Sunday, September 11, 2022

Vegan Diet: 5 Myths Debunked by a Nutrition Expert

From india.com

Veganism Will Help You Lose Weight & 5 Other Vegan Diet Myths Busted by Nutritionist Sonia Bakshi. Read on!


Vegan consumption is picking up steam and expanding rapidly in India as more people become aware of the benefits of a healthy diet. Being vegan entails abstaining from all animal products or animal by-products. Indians are choosing vegan cuisine to opt for a healthier lifestyle and to avoid non-vegetarian food. Animal-related eating habits are wreaking havoc on our planet, which is yet another reason why people are shifting to plant-based diets. As per studies, animal or dairy products contributes to the cardiovascular diseases, certain cancers, diabetes etc. After increases awareness of this information, many people are moving towards a diet rich in plant-based foods.

However, there are certain myths associated with this term veganism. Well, Nutritionist Sonia Bakshi decoded half of them and presented what are some actual truths. Let’s learn the truth about vegan diets and debunk the myths associated with it.

#MYTH 1: YOU MAY LOSE WEIGHT

Sorry, but veganism is not a sure shot path to weight loss despite your celebs telling you so. Eating more plants and fewer processed foods may lead to weight loss. But even vegans can make wrong choices, which won’t add up to weight loss. If vegans eat loads of vegan junk foods, they too won’t shed weight. So Beware: “Vegan” on the label doesn’t necessarily mean healthy! 
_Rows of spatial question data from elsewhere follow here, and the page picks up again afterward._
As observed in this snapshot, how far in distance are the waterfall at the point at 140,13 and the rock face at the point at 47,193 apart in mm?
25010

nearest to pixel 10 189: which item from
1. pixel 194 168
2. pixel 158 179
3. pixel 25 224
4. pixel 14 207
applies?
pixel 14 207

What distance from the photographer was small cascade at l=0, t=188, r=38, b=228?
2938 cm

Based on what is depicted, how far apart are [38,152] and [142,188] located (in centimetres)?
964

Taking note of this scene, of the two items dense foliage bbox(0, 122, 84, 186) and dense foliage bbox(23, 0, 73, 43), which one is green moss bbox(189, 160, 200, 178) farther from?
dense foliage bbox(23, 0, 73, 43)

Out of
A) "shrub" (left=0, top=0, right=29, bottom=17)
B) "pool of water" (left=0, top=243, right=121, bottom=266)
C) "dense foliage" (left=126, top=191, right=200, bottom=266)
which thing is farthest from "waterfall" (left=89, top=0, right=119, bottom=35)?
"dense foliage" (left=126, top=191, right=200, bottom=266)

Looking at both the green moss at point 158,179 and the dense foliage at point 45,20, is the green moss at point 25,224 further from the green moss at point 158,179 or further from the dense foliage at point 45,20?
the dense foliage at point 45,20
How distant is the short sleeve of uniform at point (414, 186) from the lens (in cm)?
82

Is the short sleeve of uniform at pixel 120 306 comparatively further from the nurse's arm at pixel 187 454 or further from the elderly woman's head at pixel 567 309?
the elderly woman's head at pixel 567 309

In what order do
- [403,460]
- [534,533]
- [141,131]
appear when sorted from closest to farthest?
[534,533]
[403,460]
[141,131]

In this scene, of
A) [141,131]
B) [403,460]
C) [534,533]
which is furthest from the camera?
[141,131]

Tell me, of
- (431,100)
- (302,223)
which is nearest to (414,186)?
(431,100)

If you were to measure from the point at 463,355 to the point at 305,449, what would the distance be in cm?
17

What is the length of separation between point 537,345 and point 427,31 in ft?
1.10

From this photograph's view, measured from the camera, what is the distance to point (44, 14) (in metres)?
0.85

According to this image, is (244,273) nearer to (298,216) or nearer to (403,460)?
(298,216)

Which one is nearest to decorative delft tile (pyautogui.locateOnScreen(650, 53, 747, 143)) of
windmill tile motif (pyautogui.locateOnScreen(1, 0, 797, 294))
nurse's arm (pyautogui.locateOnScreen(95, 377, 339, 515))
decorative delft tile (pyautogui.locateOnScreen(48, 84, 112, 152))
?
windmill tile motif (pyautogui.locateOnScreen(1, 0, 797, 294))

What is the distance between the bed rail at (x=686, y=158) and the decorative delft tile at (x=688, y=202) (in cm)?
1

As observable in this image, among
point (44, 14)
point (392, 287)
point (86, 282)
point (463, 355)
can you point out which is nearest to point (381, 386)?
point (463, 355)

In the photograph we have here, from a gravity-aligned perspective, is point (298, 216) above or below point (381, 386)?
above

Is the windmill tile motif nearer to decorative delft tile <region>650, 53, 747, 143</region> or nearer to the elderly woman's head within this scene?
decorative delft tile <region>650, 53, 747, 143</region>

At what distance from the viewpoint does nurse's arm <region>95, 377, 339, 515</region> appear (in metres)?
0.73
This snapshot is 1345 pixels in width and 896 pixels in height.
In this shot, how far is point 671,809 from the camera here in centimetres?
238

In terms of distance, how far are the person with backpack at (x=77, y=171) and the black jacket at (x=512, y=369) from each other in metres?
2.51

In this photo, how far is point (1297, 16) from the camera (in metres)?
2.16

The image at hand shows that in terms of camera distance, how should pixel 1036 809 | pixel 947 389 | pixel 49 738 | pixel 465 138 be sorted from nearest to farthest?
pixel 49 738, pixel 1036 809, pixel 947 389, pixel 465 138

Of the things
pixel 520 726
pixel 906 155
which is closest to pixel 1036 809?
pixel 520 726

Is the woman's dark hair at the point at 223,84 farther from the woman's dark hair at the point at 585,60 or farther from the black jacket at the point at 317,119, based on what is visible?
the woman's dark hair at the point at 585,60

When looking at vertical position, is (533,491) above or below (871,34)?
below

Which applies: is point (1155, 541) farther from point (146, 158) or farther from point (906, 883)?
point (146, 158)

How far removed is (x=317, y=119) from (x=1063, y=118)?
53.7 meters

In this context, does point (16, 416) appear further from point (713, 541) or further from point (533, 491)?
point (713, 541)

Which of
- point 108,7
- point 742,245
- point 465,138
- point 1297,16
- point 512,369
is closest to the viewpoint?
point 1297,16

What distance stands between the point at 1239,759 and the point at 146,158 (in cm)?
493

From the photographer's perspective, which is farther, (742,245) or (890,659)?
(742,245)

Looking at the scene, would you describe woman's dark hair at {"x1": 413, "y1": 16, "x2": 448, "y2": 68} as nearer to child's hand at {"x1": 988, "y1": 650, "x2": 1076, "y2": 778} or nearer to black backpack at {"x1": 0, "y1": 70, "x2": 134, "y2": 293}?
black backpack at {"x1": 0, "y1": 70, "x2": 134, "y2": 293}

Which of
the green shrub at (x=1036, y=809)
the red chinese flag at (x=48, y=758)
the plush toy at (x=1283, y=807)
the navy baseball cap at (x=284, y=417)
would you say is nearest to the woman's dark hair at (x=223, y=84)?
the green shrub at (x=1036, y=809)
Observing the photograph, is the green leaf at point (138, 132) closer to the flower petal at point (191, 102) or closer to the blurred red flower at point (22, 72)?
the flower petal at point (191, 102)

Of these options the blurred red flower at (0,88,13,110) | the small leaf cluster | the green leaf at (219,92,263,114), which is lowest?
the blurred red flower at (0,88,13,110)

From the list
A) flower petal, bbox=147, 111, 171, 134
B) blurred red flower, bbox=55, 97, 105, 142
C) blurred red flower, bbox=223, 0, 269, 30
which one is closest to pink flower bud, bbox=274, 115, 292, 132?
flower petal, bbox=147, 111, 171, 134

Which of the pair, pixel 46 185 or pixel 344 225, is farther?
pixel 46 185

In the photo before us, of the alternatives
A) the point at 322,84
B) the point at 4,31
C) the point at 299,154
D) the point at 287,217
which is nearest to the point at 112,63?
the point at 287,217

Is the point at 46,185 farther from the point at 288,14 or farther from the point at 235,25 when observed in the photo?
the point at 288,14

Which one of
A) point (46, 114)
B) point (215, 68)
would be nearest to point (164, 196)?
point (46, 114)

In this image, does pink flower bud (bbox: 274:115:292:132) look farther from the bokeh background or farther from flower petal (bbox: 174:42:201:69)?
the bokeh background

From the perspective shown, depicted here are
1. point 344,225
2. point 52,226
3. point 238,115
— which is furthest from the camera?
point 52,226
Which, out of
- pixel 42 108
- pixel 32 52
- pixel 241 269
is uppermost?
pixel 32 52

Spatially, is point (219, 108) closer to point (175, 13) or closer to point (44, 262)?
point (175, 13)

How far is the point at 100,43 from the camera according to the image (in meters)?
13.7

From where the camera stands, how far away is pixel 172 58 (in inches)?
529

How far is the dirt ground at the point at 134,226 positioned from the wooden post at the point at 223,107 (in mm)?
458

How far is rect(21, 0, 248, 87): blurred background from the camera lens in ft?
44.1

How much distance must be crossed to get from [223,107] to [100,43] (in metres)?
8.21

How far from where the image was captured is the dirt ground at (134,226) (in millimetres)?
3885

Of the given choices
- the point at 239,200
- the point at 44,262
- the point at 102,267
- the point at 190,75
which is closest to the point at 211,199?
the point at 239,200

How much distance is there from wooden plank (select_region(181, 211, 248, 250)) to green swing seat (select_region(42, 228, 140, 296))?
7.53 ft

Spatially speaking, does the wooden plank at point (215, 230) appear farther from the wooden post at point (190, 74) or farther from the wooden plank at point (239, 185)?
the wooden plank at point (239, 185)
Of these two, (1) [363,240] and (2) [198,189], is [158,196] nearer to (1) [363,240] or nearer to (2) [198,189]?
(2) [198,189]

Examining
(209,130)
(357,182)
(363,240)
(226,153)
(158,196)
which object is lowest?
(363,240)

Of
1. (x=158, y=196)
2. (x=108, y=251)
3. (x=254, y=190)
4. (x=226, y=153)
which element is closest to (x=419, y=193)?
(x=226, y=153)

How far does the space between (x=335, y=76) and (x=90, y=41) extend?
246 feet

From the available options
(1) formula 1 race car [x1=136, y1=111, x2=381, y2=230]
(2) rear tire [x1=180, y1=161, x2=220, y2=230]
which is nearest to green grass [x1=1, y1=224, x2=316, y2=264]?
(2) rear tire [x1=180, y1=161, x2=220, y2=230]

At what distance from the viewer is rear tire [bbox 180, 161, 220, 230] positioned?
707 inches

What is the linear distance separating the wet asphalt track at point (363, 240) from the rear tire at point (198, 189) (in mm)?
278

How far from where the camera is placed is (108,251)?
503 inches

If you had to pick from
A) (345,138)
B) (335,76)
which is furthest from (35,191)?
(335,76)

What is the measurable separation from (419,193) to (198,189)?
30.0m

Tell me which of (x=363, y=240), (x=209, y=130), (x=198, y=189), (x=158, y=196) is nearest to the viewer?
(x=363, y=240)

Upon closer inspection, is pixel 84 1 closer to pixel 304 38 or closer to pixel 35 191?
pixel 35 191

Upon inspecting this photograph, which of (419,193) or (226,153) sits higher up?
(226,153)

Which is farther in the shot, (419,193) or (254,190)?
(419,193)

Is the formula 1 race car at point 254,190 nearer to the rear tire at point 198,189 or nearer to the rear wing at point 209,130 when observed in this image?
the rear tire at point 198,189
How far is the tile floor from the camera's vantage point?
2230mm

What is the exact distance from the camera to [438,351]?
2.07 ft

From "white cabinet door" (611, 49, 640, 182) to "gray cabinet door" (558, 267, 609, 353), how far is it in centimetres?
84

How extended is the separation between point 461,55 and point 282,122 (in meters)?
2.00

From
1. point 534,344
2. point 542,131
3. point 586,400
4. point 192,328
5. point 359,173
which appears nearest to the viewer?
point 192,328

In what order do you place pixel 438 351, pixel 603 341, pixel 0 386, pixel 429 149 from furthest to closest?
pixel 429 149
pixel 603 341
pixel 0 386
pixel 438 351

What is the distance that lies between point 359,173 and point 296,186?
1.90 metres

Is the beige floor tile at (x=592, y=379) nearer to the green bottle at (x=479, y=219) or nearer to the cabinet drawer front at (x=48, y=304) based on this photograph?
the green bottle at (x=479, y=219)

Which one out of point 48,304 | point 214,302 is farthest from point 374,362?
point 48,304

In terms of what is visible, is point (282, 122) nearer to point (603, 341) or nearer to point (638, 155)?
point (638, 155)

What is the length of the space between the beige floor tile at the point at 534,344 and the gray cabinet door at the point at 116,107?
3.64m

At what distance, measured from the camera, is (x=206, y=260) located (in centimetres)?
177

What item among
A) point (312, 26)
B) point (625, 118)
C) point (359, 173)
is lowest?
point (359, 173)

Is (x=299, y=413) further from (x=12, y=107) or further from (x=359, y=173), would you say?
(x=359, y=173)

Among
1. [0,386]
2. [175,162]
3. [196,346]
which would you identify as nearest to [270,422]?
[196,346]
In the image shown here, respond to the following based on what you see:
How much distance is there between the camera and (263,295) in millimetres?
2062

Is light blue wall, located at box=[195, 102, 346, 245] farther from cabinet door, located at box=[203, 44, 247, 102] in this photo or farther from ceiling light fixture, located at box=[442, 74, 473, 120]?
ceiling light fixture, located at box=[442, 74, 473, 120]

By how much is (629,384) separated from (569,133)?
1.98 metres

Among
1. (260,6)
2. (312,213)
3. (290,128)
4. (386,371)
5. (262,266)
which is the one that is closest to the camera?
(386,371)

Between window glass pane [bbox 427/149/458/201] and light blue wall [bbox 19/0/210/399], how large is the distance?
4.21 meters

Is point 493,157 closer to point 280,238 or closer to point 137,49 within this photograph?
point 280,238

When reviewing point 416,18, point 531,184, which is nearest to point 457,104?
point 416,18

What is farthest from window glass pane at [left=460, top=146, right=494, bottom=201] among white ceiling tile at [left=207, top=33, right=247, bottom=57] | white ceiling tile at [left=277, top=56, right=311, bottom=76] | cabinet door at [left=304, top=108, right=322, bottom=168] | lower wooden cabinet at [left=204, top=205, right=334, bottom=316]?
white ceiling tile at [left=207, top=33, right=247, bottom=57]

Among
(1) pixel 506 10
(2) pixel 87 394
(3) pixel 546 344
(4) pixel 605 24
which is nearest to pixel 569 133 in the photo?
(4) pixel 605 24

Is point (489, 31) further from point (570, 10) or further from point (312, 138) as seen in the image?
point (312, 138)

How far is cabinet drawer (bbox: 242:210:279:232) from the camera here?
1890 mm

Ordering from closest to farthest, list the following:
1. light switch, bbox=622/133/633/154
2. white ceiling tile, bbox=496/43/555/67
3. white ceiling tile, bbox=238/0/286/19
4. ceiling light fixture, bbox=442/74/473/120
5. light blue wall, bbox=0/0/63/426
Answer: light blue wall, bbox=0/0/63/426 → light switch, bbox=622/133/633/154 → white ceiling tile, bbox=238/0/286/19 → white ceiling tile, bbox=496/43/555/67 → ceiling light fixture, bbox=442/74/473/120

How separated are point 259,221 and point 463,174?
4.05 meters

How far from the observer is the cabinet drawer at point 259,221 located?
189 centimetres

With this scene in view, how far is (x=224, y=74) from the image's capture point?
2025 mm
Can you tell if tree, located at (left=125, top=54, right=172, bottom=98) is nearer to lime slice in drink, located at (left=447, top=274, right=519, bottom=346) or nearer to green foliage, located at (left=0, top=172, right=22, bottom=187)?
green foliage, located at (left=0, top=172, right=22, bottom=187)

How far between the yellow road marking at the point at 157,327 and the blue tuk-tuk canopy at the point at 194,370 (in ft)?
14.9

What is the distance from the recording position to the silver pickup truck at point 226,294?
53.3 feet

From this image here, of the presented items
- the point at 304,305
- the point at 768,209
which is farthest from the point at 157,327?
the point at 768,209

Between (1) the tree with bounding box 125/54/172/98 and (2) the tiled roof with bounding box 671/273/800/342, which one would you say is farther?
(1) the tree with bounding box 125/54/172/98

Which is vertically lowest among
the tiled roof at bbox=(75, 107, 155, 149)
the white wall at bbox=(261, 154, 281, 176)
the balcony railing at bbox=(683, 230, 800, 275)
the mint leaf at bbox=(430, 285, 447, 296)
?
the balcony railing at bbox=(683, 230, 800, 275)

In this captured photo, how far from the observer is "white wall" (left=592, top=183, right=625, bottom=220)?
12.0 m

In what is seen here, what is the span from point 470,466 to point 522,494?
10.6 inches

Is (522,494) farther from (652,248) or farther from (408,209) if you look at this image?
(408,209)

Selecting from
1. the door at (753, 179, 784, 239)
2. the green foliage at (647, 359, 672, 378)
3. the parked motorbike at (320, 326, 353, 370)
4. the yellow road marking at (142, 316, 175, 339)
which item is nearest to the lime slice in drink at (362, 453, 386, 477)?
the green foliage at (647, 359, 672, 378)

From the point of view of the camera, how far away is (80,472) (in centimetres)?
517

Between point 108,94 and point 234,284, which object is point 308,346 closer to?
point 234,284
#MYTH 2: YOU WON’T GET ENOUGH PROTEIN

Despite common belief, meat, eggs, and dairy aren’t the only proteins available. There are countless plant foods that are rich sources of protein. Lentils, beans, nuts, seeds, soybean are excellent sources of protein. Besides protein, soy products also offer iron and calcium.

#MYTH 3: YOU MAY FEEL WEAK AND TIRED

There are a couple of reasons that this myth is so prevalent. Meat is packed with iron and vitamin B12, which help with energy, and more. However, skipping animal products doesn’t make you weak and tired necessarily. Fortunately, there are many healthy, nutrient-rich vegan alternatives to sustain your energy levels and prevent anaemia deficiency. Plant-based sources of iron include chickpeas, legumes, pumpkin seeds, and spinach. And here’s an easy tip – if you add a bit of lemon juice to your hummus (or pair with Vitamin-C-rich food) you’ll enhance your body’s ability to absorb iron. When it comes to Vitamin B-12, nutritionists suggest vegans add vitamin supplements, vitamin-enriched cereals, and fortified soy products.

#MYTH 4: FISH IS THE ONLY SOURCE OF OMEGA-3

If you’ve heard all about the benefits of Omega-3, you know that there’s almost nothing that these fatty acids can’t do. They support your heart and brain, may promote bone and joint health, help with cognition and memory, and the list goes on. But many folks think the only good source is salmon or fish-oil pills. Chia and flax are good dietary additions as they are rich in alpha-linolenic acid (ALA), which helps heart health.

#MYTH 5: VEGANISM IS EXPENSIVE

There are many vegan foods and ingredients that are inexpensive in India, especially if the diet focuses on cheaper foods such as fruits, vegetables, grains, lentils, beans, and other legumes. A vegan diet that is well-planned can be less expensive than one that includes animal products.